05/11/2025
Recent incidents involving the European Parliament’s Constitutional Affairs Committee (AFCO) under Chair Sven Simon (EPP, Germany) have raised serious questions about the instrumentalisation of parliamentary proceedings, lack of transparency in expert selection, and potential abuse of the Chair’s prerogatives.
Two Episodes
- Prof. Laurent Pech withdraws from rule of law conference
Professor Laurent Pech, a leading EU rule of law expert, withdrew from an upcoming AFCO symposium on the rule of law. After exchanges with the AFCO Chair, Pech concluded he was being used to legitimise “illegal judges” and “pseudo experts” in the name of “dialogue”, “political balance” or “diversity of views”.
Pech explained that the conference appeared designed to normalise individuals involved in violations of EU and national rule of law standards or their justification on account of allegedly different understandings of the rule of law. He noted that after he withdrew, AFCO approached yet another individual “directly complicit in repeated violations of Polish and European rule of law standards.” Prior to this, two “illegal judges” from Poland’s Supreme Court had also been invited, allegedly “by mistake.”
- Prof. Alberto Alemanno was disinvited from the electoral law public hearing
On March 19, 2025, AFCO Secretariat sent Professor Alberto Alemanno an official invitation to speak at a public hearing on “The reforms of European Electoral Law” scheduled for April 9, 2025. The invitation stated it was sent “on behalf of Mr. Sven Simon MEP, Chair” and that “your name was endorsed by the AFCO Coordinators of Political Groups.”
Professor Alemanno immediately accepted, noting he had “contributed several times in past legislatures” to this topic and has been following electoral law reform “since at least 1999.”
Hours later, the AFCO Secretariat walked back the invitation, claiming they were merely “checking availabilities” and that “a formal invitation will come in the next days, only if you are selected”, despite having already stated his name was endorsed by the political group coordinators.
Professor Alemanno has been a regular expert participant in AFCO electoral law hearings during the previous three parliamentary terms.
A Pattern of Instrumentalisation
While these two episodes involve different types of parliamentary proceedings – a conference in Pech’s case, a public hearing in Alemanno’s – they reveal the same pattern. In both instances, fundamental questions arise about expert selection:
– What criteria govern who gets invited? In one case, questionable participants are included under the banner of “balance.” In the other, an established expert with decades of experience is suddenly deemed to require “selection” despite coordinator endorsement.
– Who has final decision-making authority? The AFCO Chair appears to override political group coordinators’ collective decisions and reverse official invitations without explanation or due process.
– Where is the transparency? Neither case reveals clear, publicly available procedures. Experts are left guessing whether their selection depends on genuine expertise, political considerations, or the Chair’s personal discretion.
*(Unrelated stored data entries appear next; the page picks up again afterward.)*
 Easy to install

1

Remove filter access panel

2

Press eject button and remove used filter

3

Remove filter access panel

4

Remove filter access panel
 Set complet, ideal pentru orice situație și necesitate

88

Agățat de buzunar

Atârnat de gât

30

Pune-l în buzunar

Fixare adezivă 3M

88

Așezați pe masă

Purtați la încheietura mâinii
– What accountability mechanisms exist? When invitations can be issued and retracted arbitrarily, or when conference platforms provide individuals with compromised credentials, who can challenge these decisions?
Why This Matters
These incidents suggest a systematic instrumentalisation of AFCO’s parliamentary proceedings. Whether organising conferences or public hearings, the committee appears to operate without transparent, objective criteria for expert participation. Instead, the pattern reveals:
– Politicisation over expertise: Established experts are excluded or instrumentalised while questionable participants are included in the name of “political balance”
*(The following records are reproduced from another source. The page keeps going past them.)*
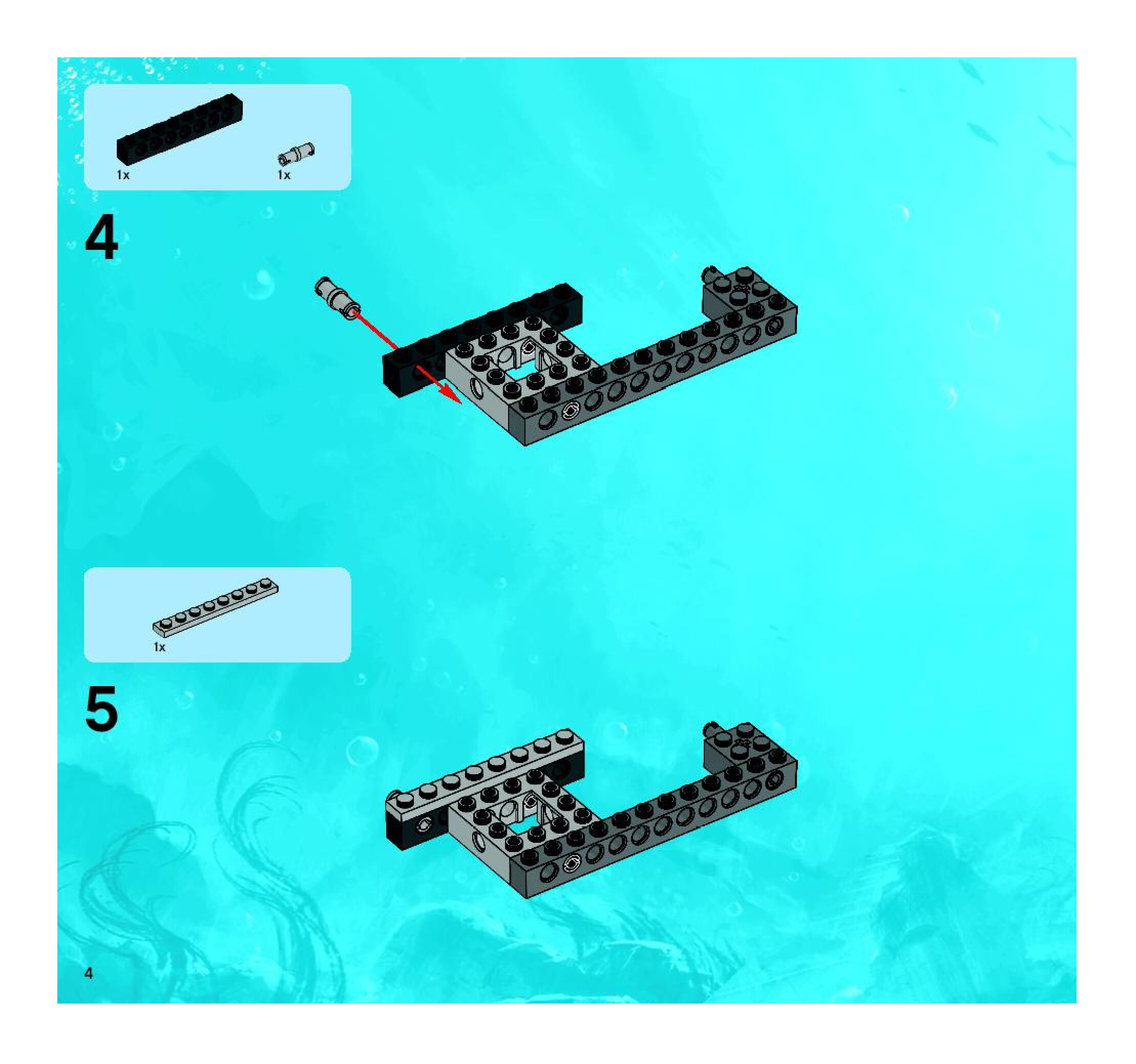 1x

1x

4

1x

5

4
– Concentration of power: The Chair’s prerogatives are being exercised without meaningful checks from political group coordinators or clear procedural safeguards
– Erosion of parliamentary integrity: What should be independent, expert-driven consultations risk becoming curated political exercises that serve predetermined narratives
Parliamentary conferences and public hearings exist to inform legislators’ work through genuine expert input. When selection processes become opaque, political considerations trump expertise, and a Chair can unilaterally shape the expert landscape without accountability, these proceedings lose their legitimacy.
The pattern emerging from AFCO under its current leadership demands urgent scrutiny. Without transparent selection criteria, enforceable procedures, and meaningful oversight of the Chair’s prerogatives, the committee risks transforming parliamentary consultations from genuine fact-finding exercises into instruments of political manipulation—exactly what Professor Pech warned against when he spoke of “autocratic contamination” gaining ground “with the complicity of key EU officials.”